§ **Request**: Return each line of the records below that contains the word "farther". Case counts, so a match must have the same capitalization.

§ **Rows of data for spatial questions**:
§ §

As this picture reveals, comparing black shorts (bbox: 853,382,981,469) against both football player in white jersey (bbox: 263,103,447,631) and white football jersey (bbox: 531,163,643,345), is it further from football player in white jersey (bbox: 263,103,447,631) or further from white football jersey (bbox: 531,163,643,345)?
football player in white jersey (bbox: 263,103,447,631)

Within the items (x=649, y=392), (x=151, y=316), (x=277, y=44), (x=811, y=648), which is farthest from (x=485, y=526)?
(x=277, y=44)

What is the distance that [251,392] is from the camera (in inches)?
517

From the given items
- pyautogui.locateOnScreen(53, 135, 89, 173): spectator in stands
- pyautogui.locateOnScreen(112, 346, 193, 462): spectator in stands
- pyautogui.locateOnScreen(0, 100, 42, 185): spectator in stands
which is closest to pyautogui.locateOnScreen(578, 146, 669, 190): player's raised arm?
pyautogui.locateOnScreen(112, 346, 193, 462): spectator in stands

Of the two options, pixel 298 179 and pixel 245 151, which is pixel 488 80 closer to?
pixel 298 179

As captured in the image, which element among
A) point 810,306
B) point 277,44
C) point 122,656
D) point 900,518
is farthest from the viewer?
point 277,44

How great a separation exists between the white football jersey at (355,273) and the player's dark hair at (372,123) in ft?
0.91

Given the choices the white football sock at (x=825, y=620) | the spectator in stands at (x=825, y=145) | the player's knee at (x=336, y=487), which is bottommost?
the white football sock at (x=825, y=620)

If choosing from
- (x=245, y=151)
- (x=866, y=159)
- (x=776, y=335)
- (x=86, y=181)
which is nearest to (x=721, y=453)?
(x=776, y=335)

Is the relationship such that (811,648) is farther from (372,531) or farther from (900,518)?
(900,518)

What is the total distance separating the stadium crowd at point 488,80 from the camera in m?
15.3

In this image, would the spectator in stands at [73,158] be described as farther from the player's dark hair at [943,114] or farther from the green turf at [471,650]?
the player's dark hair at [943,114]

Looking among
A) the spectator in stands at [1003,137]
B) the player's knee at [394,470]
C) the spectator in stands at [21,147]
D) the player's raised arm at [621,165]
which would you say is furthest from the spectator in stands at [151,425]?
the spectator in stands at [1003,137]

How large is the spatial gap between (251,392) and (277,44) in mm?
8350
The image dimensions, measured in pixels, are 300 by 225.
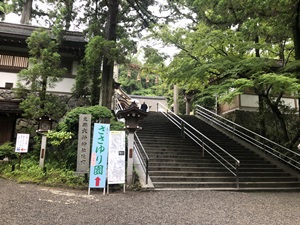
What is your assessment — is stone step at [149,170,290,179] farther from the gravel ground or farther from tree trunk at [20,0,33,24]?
tree trunk at [20,0,33,24]

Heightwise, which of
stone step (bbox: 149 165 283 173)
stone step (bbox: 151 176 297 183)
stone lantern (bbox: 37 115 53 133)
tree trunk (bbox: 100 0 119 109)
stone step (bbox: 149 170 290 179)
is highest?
tree trunk (bbox: 100 0 119 109)

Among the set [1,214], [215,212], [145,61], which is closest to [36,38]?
[145,61]

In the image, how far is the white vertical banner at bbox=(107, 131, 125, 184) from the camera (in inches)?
274

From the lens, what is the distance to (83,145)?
294 inches

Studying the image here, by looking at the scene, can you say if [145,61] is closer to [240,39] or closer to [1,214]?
[240,39]

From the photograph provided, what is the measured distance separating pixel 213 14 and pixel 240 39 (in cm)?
237

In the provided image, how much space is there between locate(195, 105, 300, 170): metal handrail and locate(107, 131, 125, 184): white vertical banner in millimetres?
7004

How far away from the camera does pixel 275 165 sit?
32.9ft

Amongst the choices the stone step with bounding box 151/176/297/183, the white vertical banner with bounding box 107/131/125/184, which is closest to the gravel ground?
the white vertical banner with bounding box 107/131/125/184

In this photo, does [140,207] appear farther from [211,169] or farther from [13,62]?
[13,62]

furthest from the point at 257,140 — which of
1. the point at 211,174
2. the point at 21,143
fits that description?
the point at 21,143

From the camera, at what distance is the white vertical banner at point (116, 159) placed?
697 centimetres

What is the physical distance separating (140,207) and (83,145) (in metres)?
3.02

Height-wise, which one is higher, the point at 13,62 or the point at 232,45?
the point at 232,45
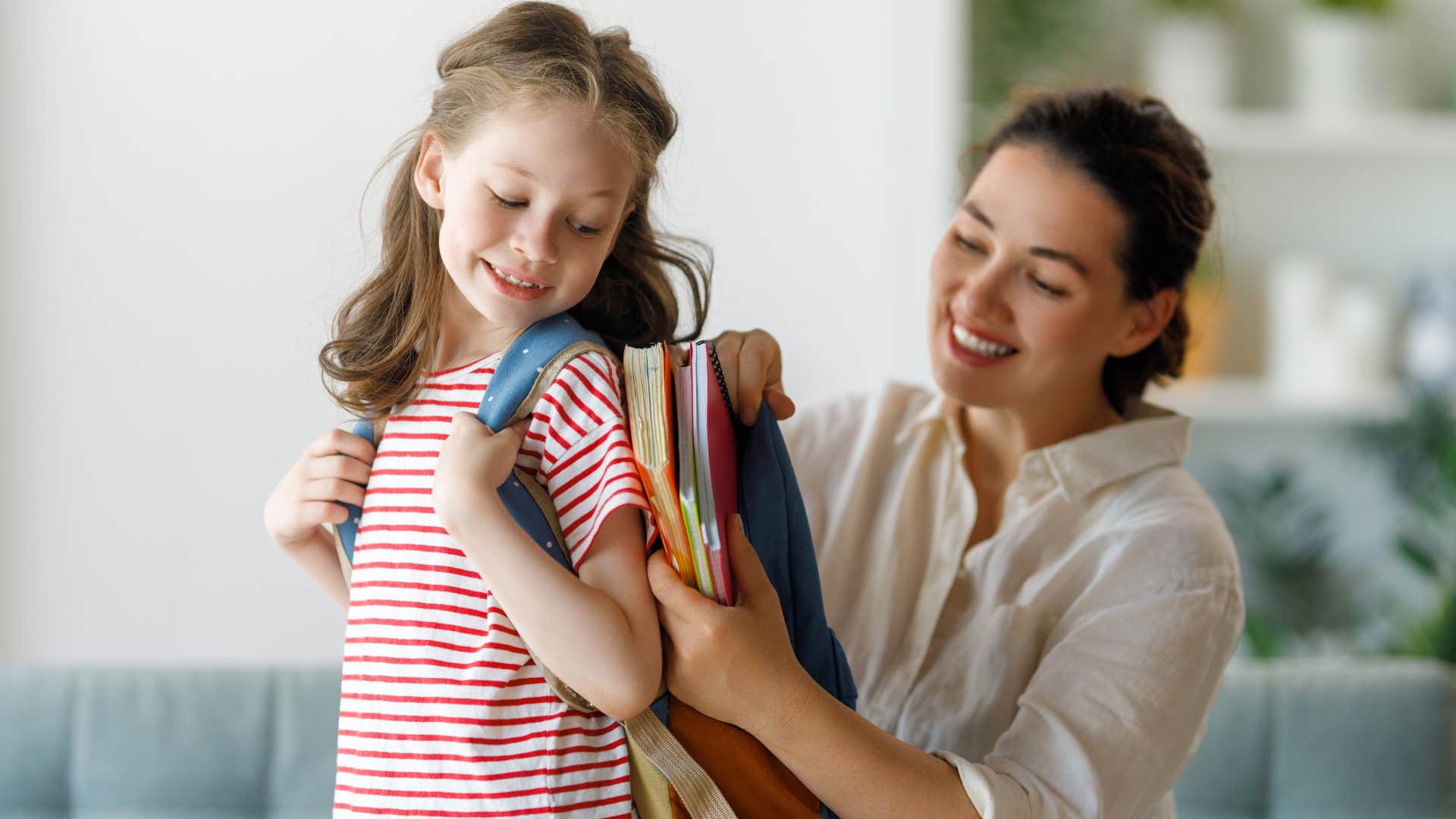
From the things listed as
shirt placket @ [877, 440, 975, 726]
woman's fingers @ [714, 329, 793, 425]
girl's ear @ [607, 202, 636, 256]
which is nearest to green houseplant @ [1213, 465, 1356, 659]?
shirt placket @ [877, 440, 975, 726]

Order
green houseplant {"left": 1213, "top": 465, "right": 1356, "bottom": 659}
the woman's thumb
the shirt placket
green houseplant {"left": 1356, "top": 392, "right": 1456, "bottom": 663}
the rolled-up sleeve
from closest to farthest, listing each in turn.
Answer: the woman's thumb < the rolled-up sleeve < the shirt placket < green houseplant {"left": 1356, "top": 392, "right": 1456, "bottom": 663} < green houseplant {"left": 1213, "top": 465, "right": 1356, "bottom": 659}

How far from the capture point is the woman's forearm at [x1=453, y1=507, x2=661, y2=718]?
75 centimetres

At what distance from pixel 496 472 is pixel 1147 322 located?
812 millimetres

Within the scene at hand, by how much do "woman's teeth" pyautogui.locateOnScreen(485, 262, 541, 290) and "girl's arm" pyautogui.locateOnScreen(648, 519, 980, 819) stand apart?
0.62ft

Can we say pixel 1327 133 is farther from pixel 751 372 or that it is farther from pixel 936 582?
pixel 751 372

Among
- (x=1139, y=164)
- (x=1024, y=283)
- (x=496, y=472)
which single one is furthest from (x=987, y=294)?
(x=496, y=472)

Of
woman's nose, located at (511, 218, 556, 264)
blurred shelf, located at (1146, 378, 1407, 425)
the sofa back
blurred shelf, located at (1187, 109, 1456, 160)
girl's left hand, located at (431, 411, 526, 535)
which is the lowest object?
the sofa back

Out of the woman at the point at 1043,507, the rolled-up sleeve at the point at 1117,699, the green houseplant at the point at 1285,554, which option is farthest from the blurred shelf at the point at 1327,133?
the rolled-up sleeve at the point at 1117,699

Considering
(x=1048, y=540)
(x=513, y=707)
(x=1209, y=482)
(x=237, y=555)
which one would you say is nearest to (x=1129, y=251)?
(x=1048, y=540)

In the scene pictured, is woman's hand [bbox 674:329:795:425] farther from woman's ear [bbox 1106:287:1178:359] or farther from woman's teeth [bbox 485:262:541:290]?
woman's ear [bbox 1106:287:1178:359]

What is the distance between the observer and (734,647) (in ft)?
2.74

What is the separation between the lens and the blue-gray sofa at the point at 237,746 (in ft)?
5.23

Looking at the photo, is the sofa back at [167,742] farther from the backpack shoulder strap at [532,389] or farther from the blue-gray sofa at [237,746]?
the backpack shoulder strap at [532,389]

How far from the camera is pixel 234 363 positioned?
3.87 feet
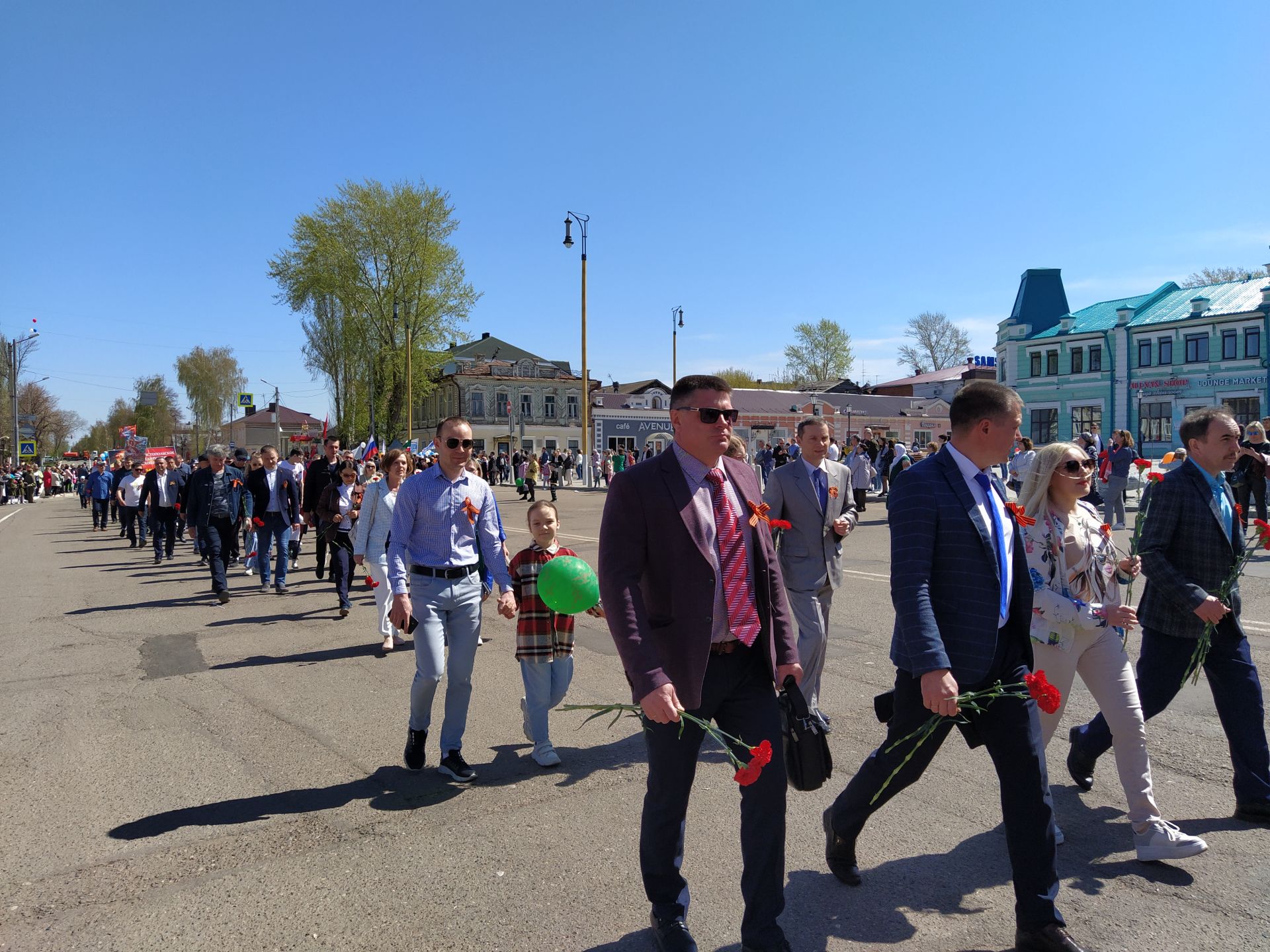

§ §

§ **Solution to this task**:
Is the relationship such that (811,648) is farther from (372,531) or farther from (900,518)?
In this image, would the spectator in stands at [73,158] be described as farther from the player's dark hair at [943,114] or farther from the green turf at [471,650]?
What is your assessment — is stone step at [149,170,290,179] farther from the gravel ground or farther from tree trunk at [20,0,33,24]?
In this photo, does [140,207] appear farther from [211,169] or farther from [13,62]?
Can we say pixel 1327 133 is farther from pixel 751 372 or that it is farther from pixel 936 582?
In the scene pictured, is woman's hand [bbox 674:329:795:425] farther from woman's ear [bbox 1106:287:1178:359] or farther from woman's teeth [bbox 485:262:541:290]?
Looking at the photo, is the sofa back at [167,742] farther from the backpack shoulder strap at [532,389] or farther from the blue-gray sofa at [237,746]?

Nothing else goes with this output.